Clementine Hunter (pronounced Clementeen) (late December 1886 or early January 1887 – January 1, 1988) was a self-taught Black folk artist from the Cane River region of Louisiana, who lived and worked on Melrose Plantation

Hunter was born into a Louisiana Creole family at Hidden Hill Plantation near Cloutierville, in Natchitoches Parish, Louisiana. She started working as a farm laborer when young, and never learned to read or write. In her fifties, she began to sell her paintings, which soon gained local and national attention for their complexity in depicting Black Southern life in the early 20th century. 

Initially she sold her first paintings for as little as 25 cents. But by the end of her life, her work was being exhibited in museums and sold by dealers for thousands of dollars. Clementine Hunter produced an estimated 5,000 to 10,000 paintings in her lifetime.https://en.wikipedia.org/wiki/Clementine_Hunter Hunter was granted an honorary Doctor of Fine Arts degree by Northwestern State University of Louisiana in 1986, and she is the first African-American artist to have a solo exhibition at the present-day New Orleans Museum of Art. In 2013, director Robert Wilson presented a new opera about her, entitled Zinnias: the Life of Clementine Hunter, at Montclair State University in New Jersey.
....
» **Required actions**:
1. Answer these from the Clementine Hunter text:
(a) Where was Hunter born?
(b) How much did she get for her first paintings at the start?
(c) Which university gave her an honorary degree, and in what year?
2. Please extract the Clementine Hunter text from "Clementine Hunter (pronounced Clementeen)" up to and including "early 20th century.".
3. Decide whether each statement agrees with the Clementine Hunter text, and quote the words that settle it:
(a) Hunter learned to read as an adult.
(b) She started selling her paintings in her fifties.
(c) The opera about her was presented in New Orleans.
The material that comes after this text has no part in the work here.

» **Supplied data**:
....
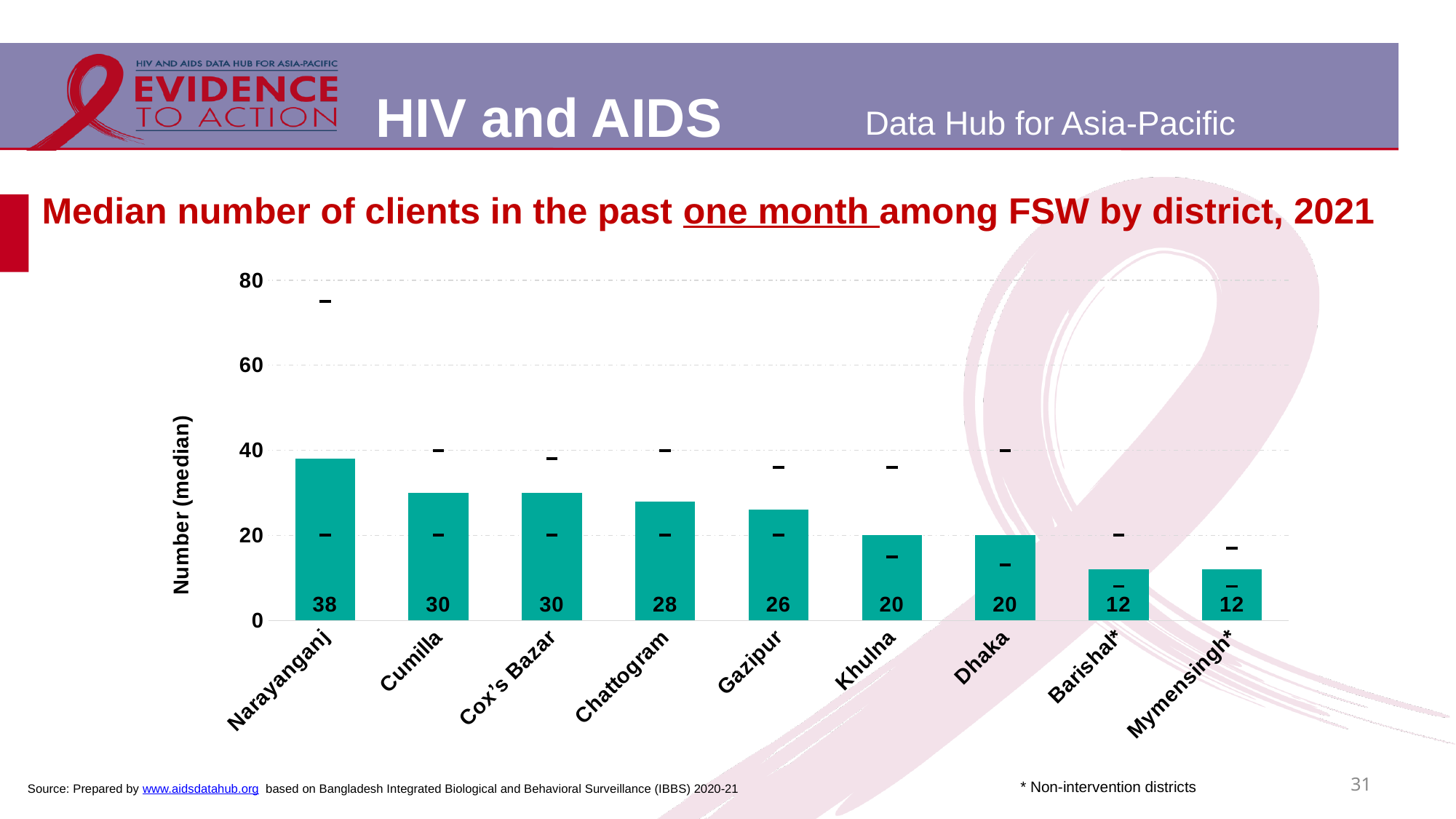
How many districts are shown on the chart? 9 What is the label of the vertical axis? Number (median) What is the difference between the median number of clients in Narayanganj and in Dhaka? 18 What is the median number of clients in the past one month among FSW in Narayanganj? 38 What kind of chart is shown on the slide? Bar chart What is the median number of clients in the past one month among FSW in Chattogram? 28 Which has a larger median number of clients, Cumilla or Khulna? Cumilla What does the asterisk next to Barishal and Mymensingh indicate? Non-intervention districts What is the median number of clients in the past one month among FSW in Gazipur? 26 Is the value for Narayanganj greater or less than 40? less Do the values rise or fall from left to right across the districts? Fall Which district has the highest median number of clients in the past one month? Narayanganj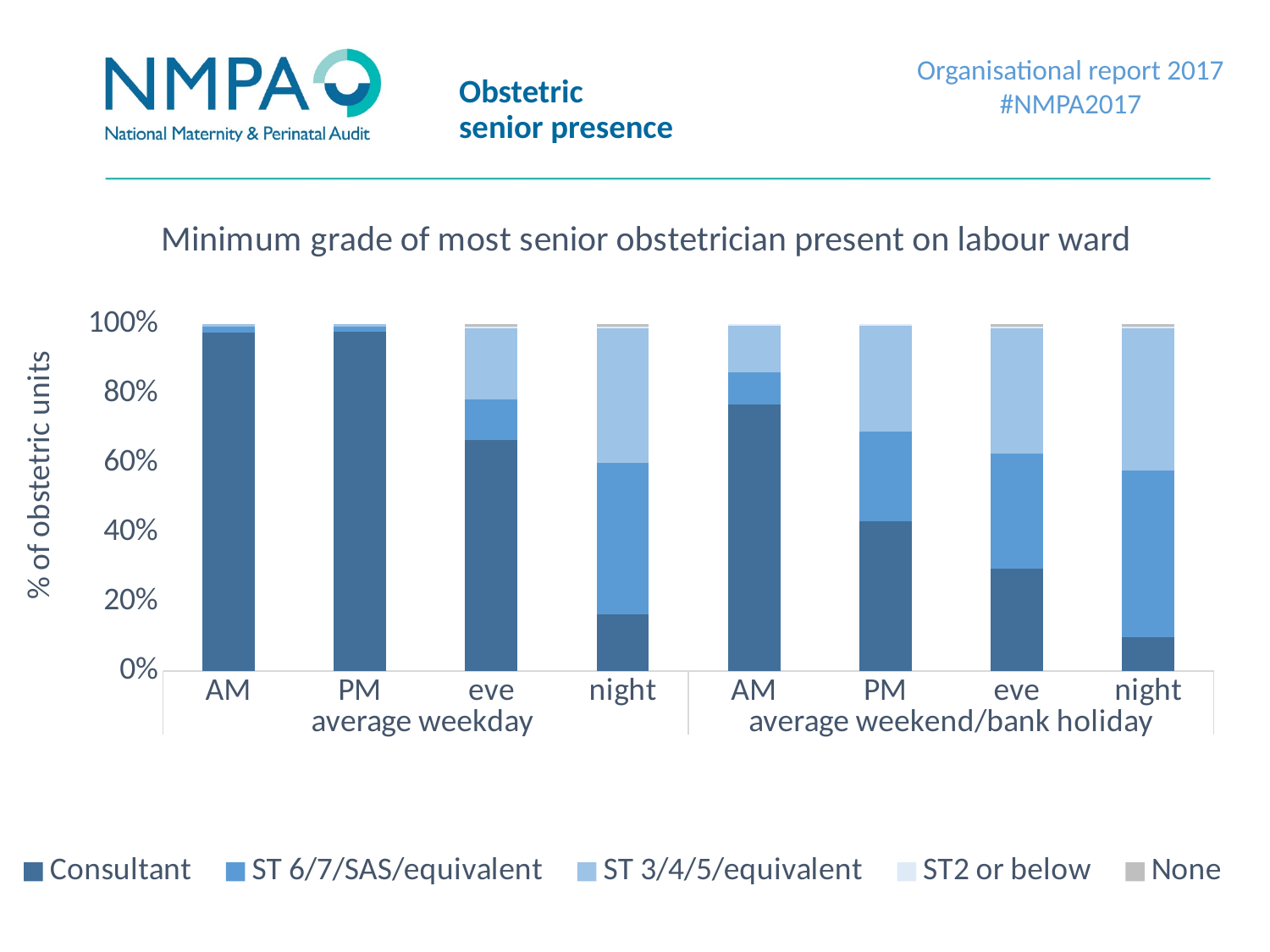
How many bars are plotted in the chart? 8 Is the Consultant share for the average weekday night bar greater or less than 20%? less Which has the larger Consultant share: the average weekday PM bar or the average weekend/bank holiday PM bar? average weekday PM Is the Consultant share for the average weekend/bank holiday AM bar greater or less than 60%? greater Is the Consultant share for the average weekend/bank holiday PM bar greater or less than 60%? less What is the title of the chart? Minimum grade of most senior obstetrician present on labour ward What kind of chart is shown on the slide? Stacked bar chart Within the average weekday group, does the Consultant share rise or fall from AM to night? fall Which has the larger Consultant share: the average weekday night bar or the average weekend/bank holiday night bar? average weekday night How many series does the legend list? 5 Which bar has the smallest Consultant share? average weekend/bank holiday night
....
» **Responses per task**:
1.
(a) At Hidden Hill Plantation near Cloutierville, in Natchitoches Parish, Louisiana.
(b) As little as 25 cents.
(c) Northwestern State University of Louisiana, in 1986.

2.
Clementine Hunter (pronounced Clementeen) (late December 1886 or early January 1887 – January 1, 1988) was a self-taught Black folk artist from the Cane River region of Louisiana, who lived and worked on Melrose Plantation

Hunter was born into a Louisiana Creole family at Hidden Hill Plantation near Cloutierville, in Natchitoches Parish, Louisiana. She started working as a farm laborer when young, and never learned to read or write. In her fifties, she began to sell her paintings, which soon gained local and national attention for their complexity in depicting Black Southern life in the early 20th century.

3.
(a) No: "never learned to read or write."
(b) Yes: "In her fifties, she began to sell her paintings"
(c) No: "at Montclair State University in New Jersey."